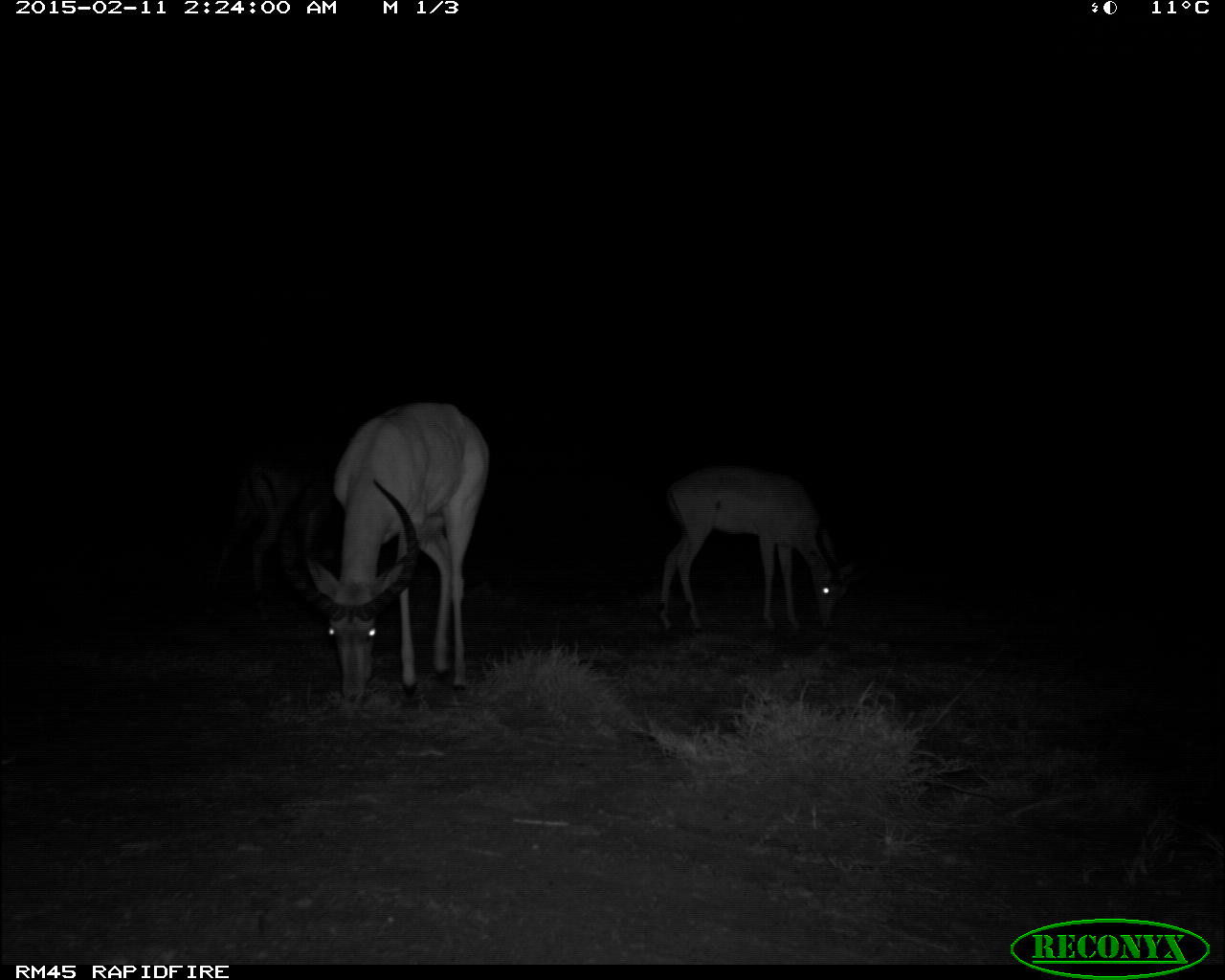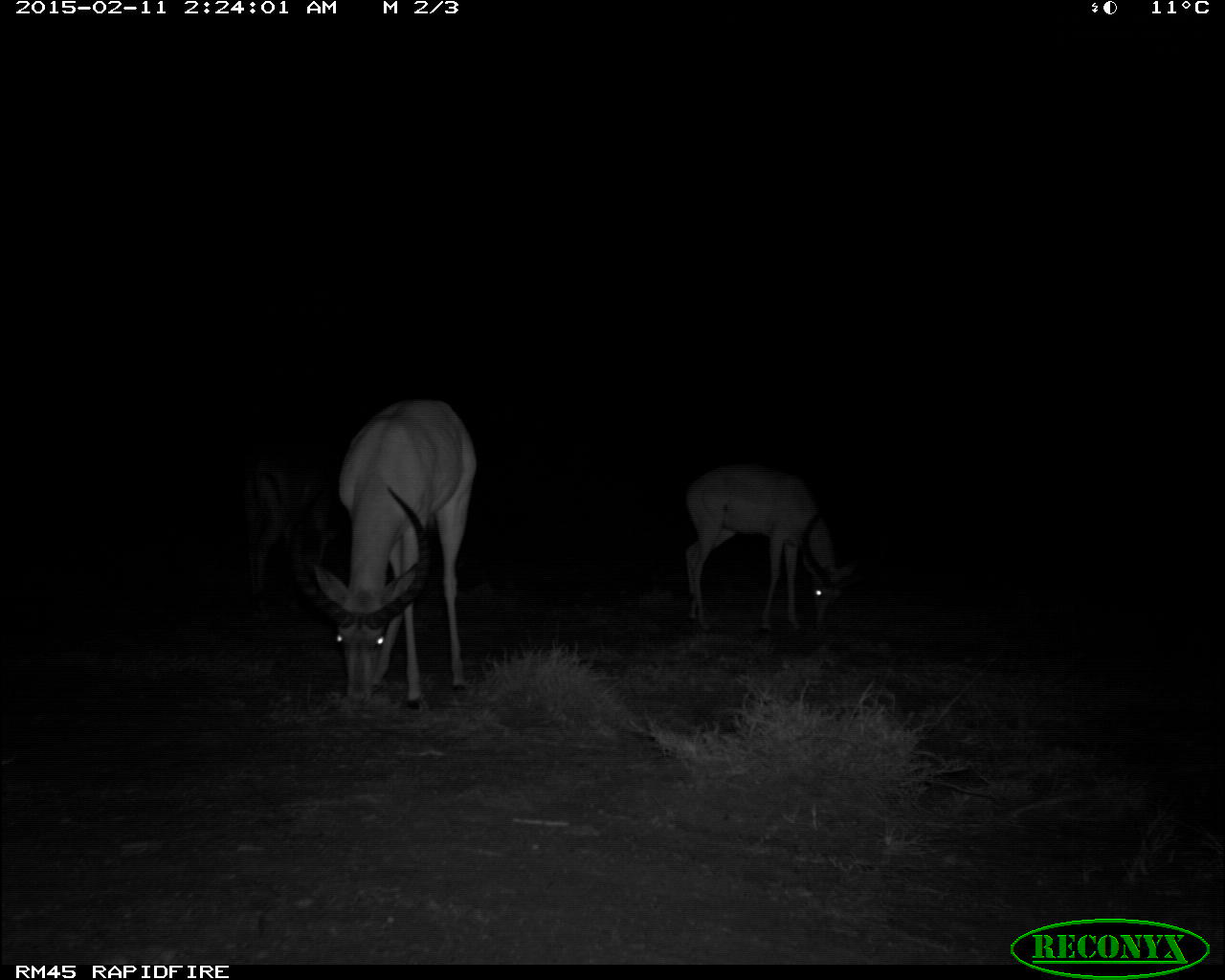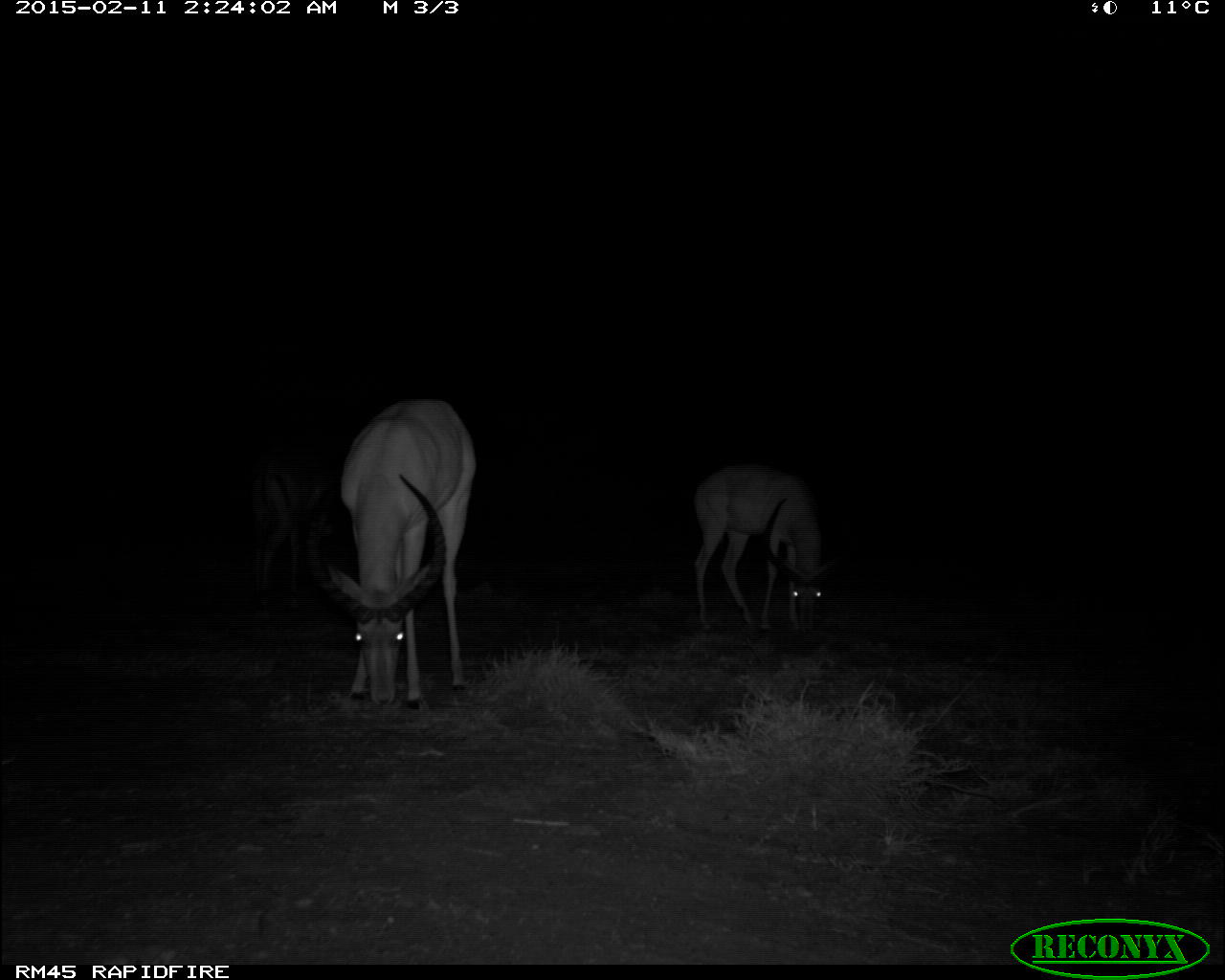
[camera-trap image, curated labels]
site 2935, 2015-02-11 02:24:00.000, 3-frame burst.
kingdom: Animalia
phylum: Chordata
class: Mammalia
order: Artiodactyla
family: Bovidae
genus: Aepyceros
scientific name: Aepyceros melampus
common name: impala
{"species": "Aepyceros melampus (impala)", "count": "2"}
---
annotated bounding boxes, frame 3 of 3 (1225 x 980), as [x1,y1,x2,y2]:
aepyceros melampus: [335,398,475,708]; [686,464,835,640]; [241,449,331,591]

==

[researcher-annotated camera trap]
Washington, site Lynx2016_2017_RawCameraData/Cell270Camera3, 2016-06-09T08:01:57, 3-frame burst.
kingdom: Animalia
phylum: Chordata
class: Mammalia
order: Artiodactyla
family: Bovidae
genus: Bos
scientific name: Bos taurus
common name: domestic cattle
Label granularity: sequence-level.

◆ Assigned task:
Read the records above. Show each line that has the string "name".

◆ Exercise answer:
scientific name: Aepyceros melampus
common name: impala
scientific name: Bos taurus
common name: domestic cattle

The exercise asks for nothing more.